= Shanti Sena =

Gandhi's peace army & related groups

The Shanti Sena or "Peace army" was made up of Gandhi's non-violent followers in India.

Other movements have developed, inspired by this one, sometimes also using the name used by Gandhi's group. These may include World Peace Brigade, Nonviolent Peaceforce, Swaraj Peeth, Peace Brigades International and participants in the Rainbow Gathering, and have served as a basis for the practice of Third Party Non-violent Intervention.

"Shanti Sena" is a term coined by Gandhi when he conceptualized a nonviolent volunteer peacekeeping program dedicated to minimizing communal violence within the Indian populace. The words "Shanti" and "Sena" both come from Sanskrit. "Shanti" means peace and "sena" means army, or a drilled band of men. The word "sena" has been criticized for its connection to militarism, but for Gandhi, it had strong metaphorical and spiritual qualities connected to its use in the Hindu vedas.

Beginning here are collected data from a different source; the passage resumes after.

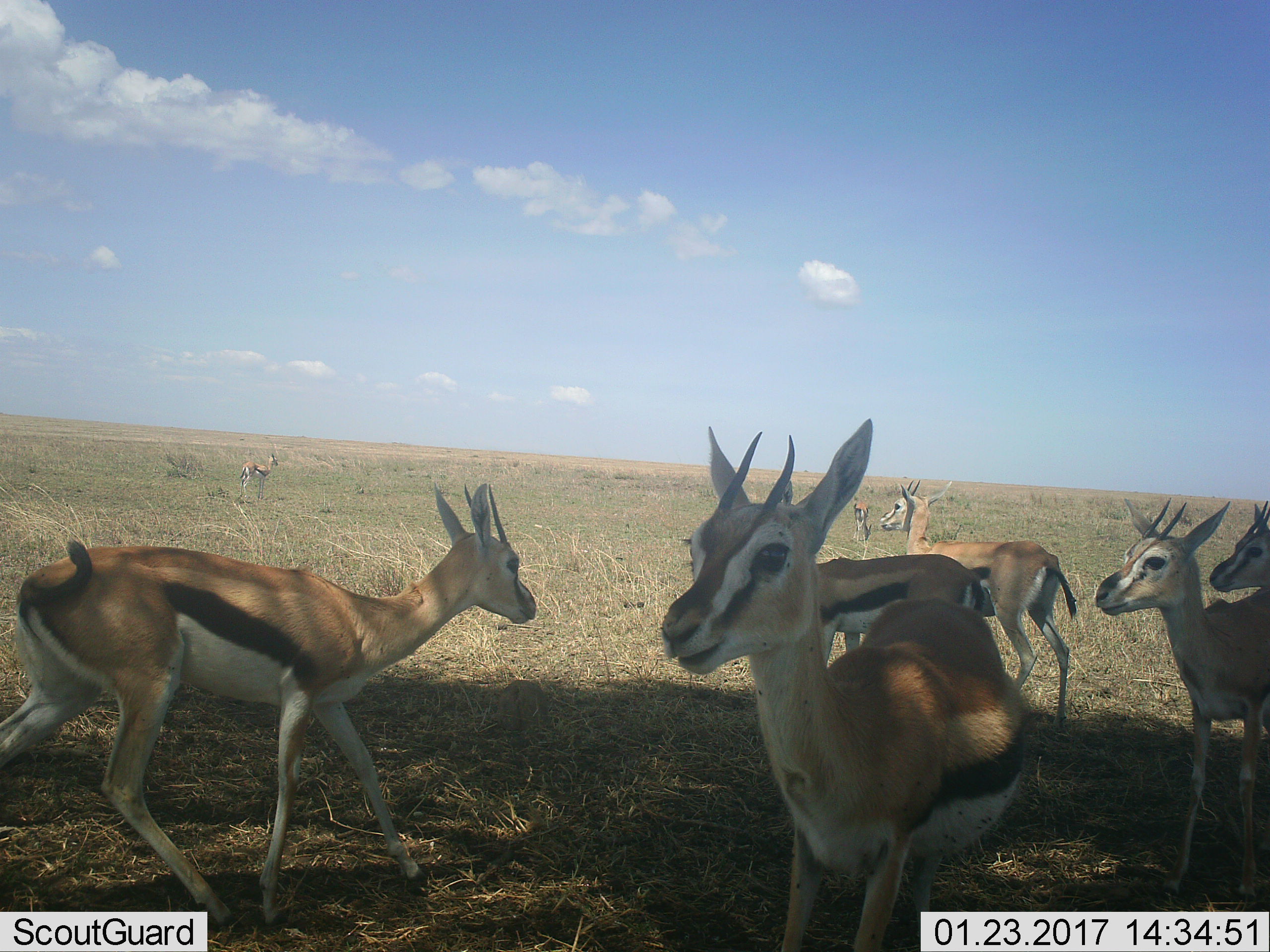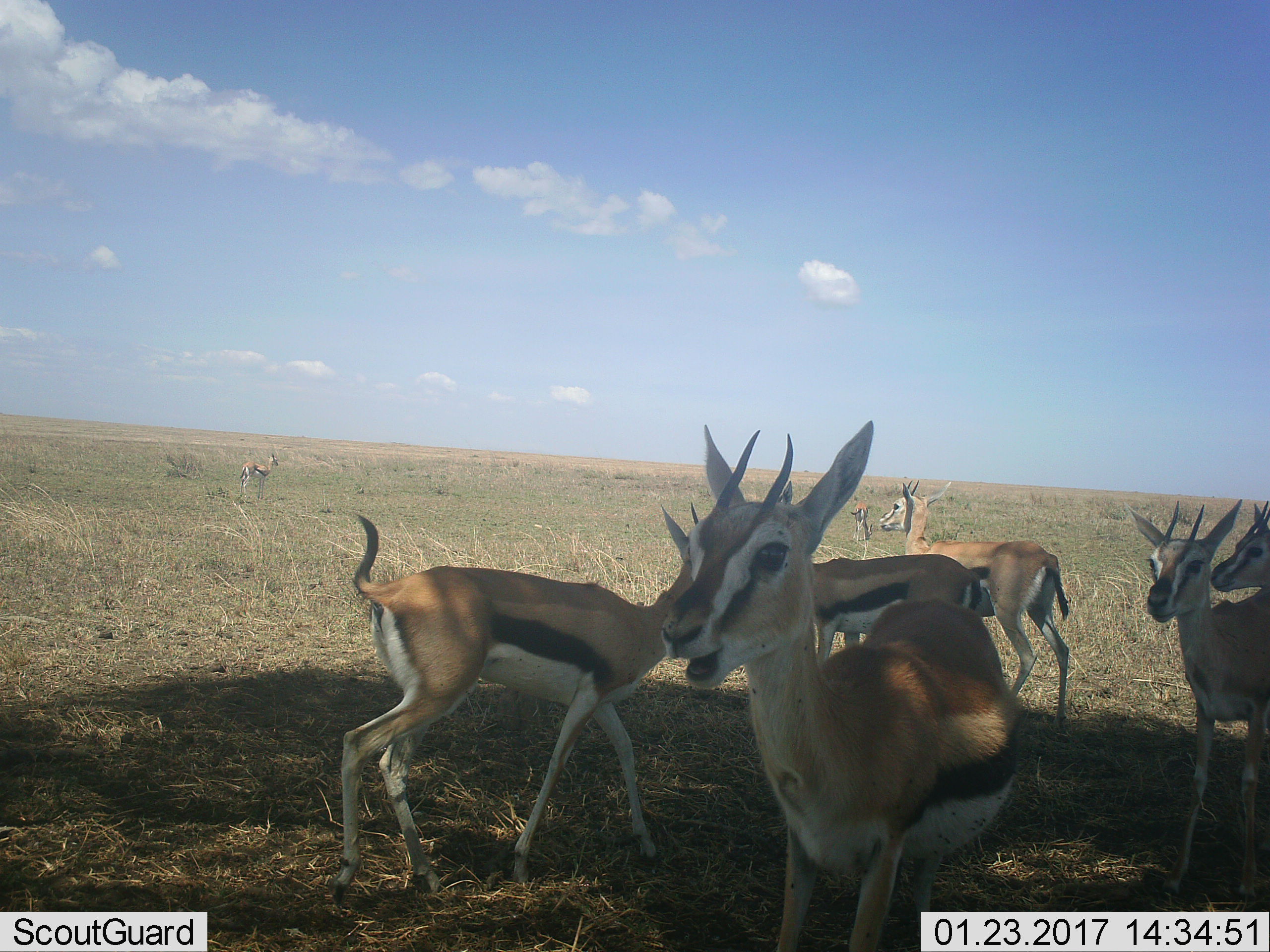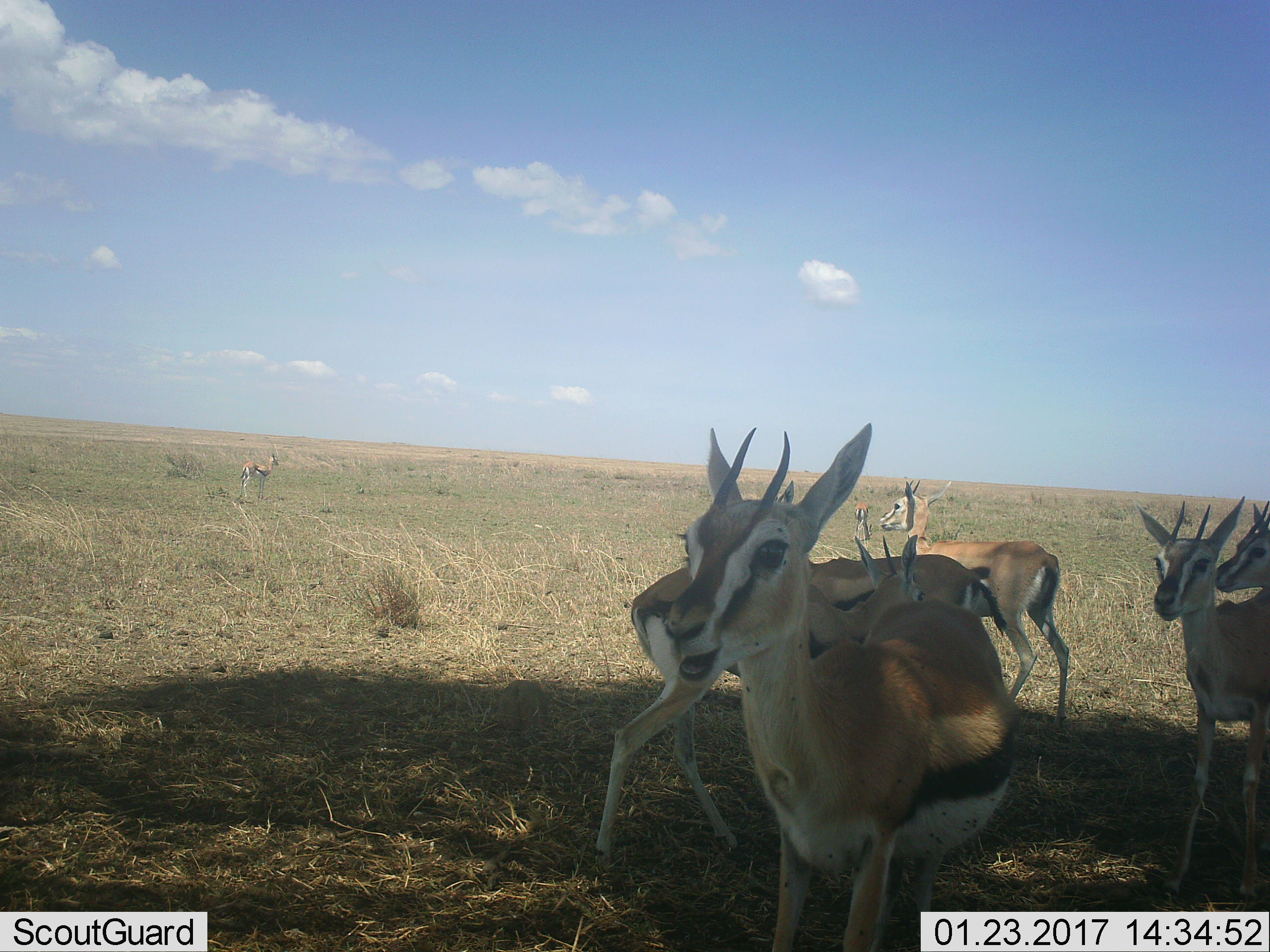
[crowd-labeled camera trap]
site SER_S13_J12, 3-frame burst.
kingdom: Animalia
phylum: Chordata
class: Mammalia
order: Artiodactyla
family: Bovidae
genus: Eudorcas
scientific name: Eudorcas thomsonii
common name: thomson's gazelle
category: gazellethomsons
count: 8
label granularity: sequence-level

In the aftermath of the Gandhian era, Shanti Sena has appeared in various incarnations. Two Gandhian followers developed separate groups based on their interpretations of it: Vinoba Bhave established a Shanti Sena that prioritized Gandhi's spiritual approach towards the program, while Jayaprakash Narayan established a program that focused more on the political motivations of the program. The Shanti Sena program also became institutionalized into India's Gandhigram Rural University, where it was incorporated into the university's constitution. Currently Shanti Sena is also very active in Sri Lanka as a part of the organization Sarvodaya.